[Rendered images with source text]
BEGIN

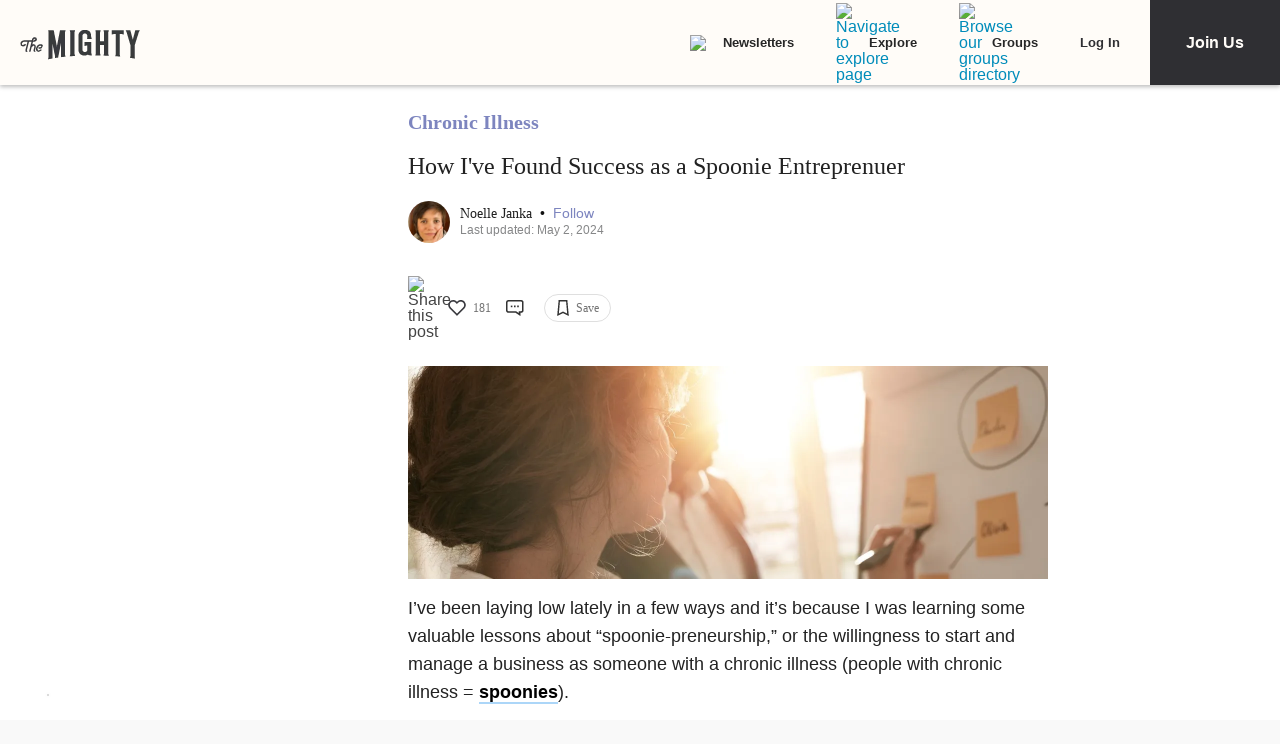

--- FILE ---
content_type: application/javascript; charset=utf-8
request_url: https://fundingchoicesmessages.google.com/f/AGSKWxVsGQ5z9TOTL1T1jVBt4wqlqp6W5tthO2XfOM9ZxvIc5LDUvdmdHaIvleJ7_aGIWx_m5vrDS81h8R49k-sX3aDnLHy1xyjH9zGzFCb0nOJOvVawtrQQBRJIA2q_bKlE9yqkGFnz7iQaqXFsNBJc0M_upr7GJ2qlPdXgtG90hTc7ShYYR8M869j7CY6T/_/eroadvertorial3._tile_ad_/ads/125r./YahooAd_/horizontal_ad.
body_size: -1291
content:
window['812b4d9f-2147-43c6-95d4-dbfaca3a69ab'] = true;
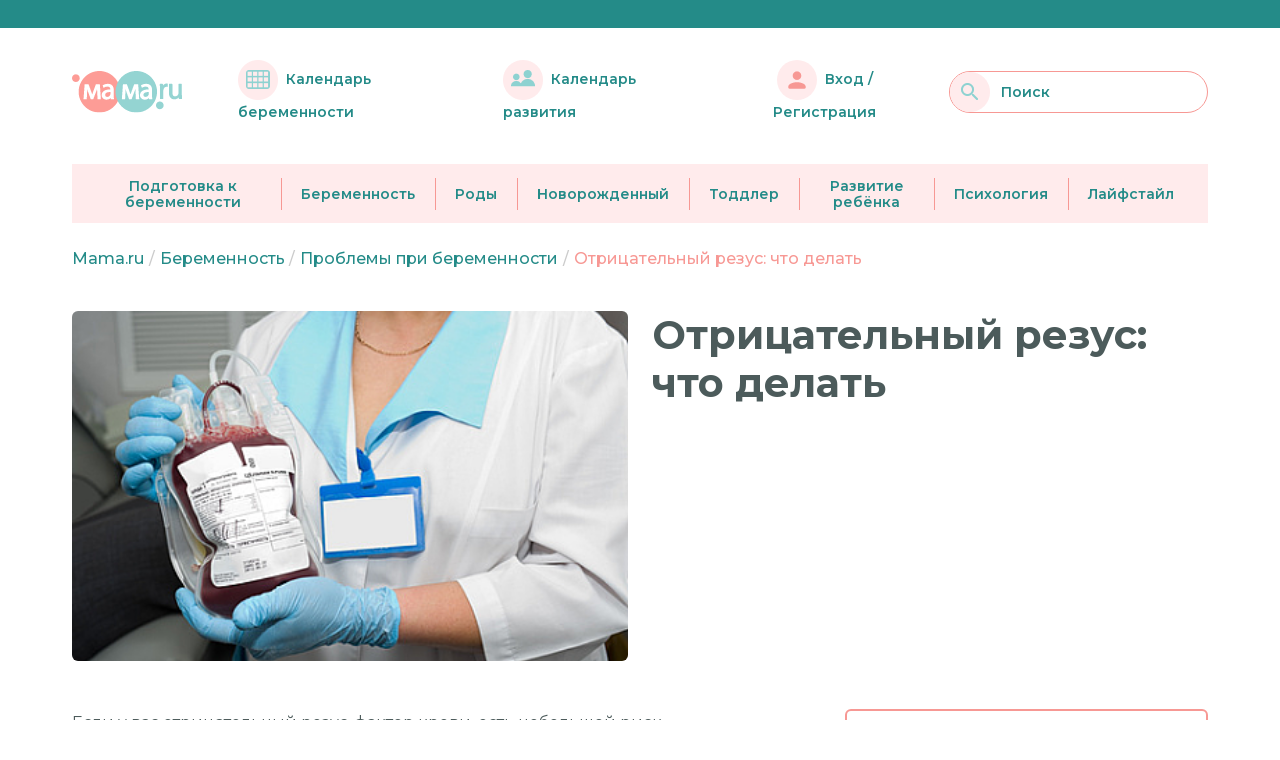

--- FILE ---
content_type: text/css; charset=utf-8
request_url: https://mama.ru/_nuxt/MedicalApproval.DH18dVN6.css
body_size: -525
content:
.image-author_container[data-v-8df2f039]{height:42px;overflow:hidden;text-align:center;width:42px}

END

» Your goal:
Give the entries above again in full and exactly, but not the pictures.

» Answer space:
--- FILE ---
content_type: application/javascript; charset=utf-8
request_url: https://fundingchoicesmessages.google.com/f/AGSKWxVsGQ5z9TOTL1T1jVBt4wqlqp6W5tthO2XfOM9ZxvIc5LDUvdmdHaIvleJ7_aGIWx_m5vrDS81h8R49k-sX3aDnLHy1xyjH9zGzFCb0nOJOvVawtrQQBRJIA2q_bKlE9yqkGFnz7iQaqXFsNBJc0M_upr7GJ2qlPdXgtG90hTc7ShYYR8M869j7CY6T/_/eroadvertorial3._tile_ad_/ads/125r./YahooAd_/horizontal_ad.
body_size: -1291
content:
window['812b4d9f-2147-43c6-95d4-dbfaca3a69ab'] = true;

--- FILE ---
content_type: text/css; charset=utf-8
request_url: https://mama.ru/_nuxt/MedicalApproval.DH18dVN6.css
body_size: -525
content:
.image-author_container[data-v-8df2f039]{height:42px;overflow:hidden;text-align:center;width:42px}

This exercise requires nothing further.